DataFlowConnector guide¶
This guide explains how to use DataFlowConnector—a simple integration utility—to wire EventFeedAgents into one or more DataFlows and deliver results to external sinks. It covers purpose, threading model, composing feeds/flows/sinks, idle/throughput tuning ( IdleStrategy), lifecycle, and error handling.
For a complete runnable example, see: Embedding a DataFlow with a file feed and file sink. That page shows a concrete end‑to‑end setup (file → DataFlow → file) that uses the same patterns described here.
What is DataFlowConnector?¶
DataFlowConnector is a small runtime integration utility that brokers events from EventFeedAgent sources into DataFlow instances and then fans out results to user‑provided sinks. It provides:
- Composition: add and remove feeds, dataflows, and named sinks at runtime.
- Threading: runs the feed→flow→sink loop on a dedicated AgentRunner thread.
- Back‑pressure/idle control: pluggable IdleStrategy for balancing latency vs. CPU.
- Lifecycle: start/stop orchestration for all attached components.
- Error handling: central hook for uncaught exceptions raised on the runner thread.
Relevant class: DataFlowConnector
Architecture overview¶
flowchart TB
subgraph "Agent thread"
direction TB
FEEDS[[EventFeedAgents]]
DF[[DataFlows]]
SINKS[[Named sinks<br/>Consumer sink]]
FEEDS -->|onEvent| DF -->|publish| SINKS
end
APP[Your application threads] -->|addFeed / addDataFlow / addSink| FEEDS
APP -->|start / stop| FEEDS
Runtime sequence (poll loop)¶
sequenceDiagram
participant Runner as AgentRunner thread
participant Feed as EventFeedAgent
participant Flow as DataFlow
participant Sink as Consumer sink
loop run()
Runner->>Feed: poll()
alt new event
Feed-->>Runner: event
Runner->>Flow: onEvent(e)
Flow-->>Runner: onPublish(id, value)
Runner->>Sink: accept(value)
else idle
Runner-->>Runner: IdleStrategy.idle(...)
end
end
Lifecycle states¶
stateDiagram-v2
[*] --> Created
Created --> Started: start()
Started --> Active: agent status == ACTIVE
Active --> Stopping: stop()
Stopping --> Stopped: agentRunner.close()
Stopped --> [*]
When to use it¶
Use DataFlowConnector when you:
- Embed Fluxtion into an application and want a simple “wiring surface” to plug feeds into flows and publish results to sinks.
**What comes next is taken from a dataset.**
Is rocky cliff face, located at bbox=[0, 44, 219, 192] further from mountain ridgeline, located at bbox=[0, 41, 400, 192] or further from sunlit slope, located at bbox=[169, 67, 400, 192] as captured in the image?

- Need a managed thread that polls feeds and drives DataFlows without writing your own loop.
- Want to share one thread across multiple feeds and flows while still being able to add/remove components dynamically.
If you need fine‑grained control over threads or bespoke schedulers, you can manage EventFeedAgent and DataFlow instances yourself; DataFlowConnector just packages a pragmatic default.
Threading model¶
- Single runner thread: Internally, DataFlowConnector creates an Agrona AgentRunner with a WorkDynamicCompositeAgent that integrates feeds and flows. All onEvent, DataFlow execution, and sink publication callbacks happen on this dedicated thread.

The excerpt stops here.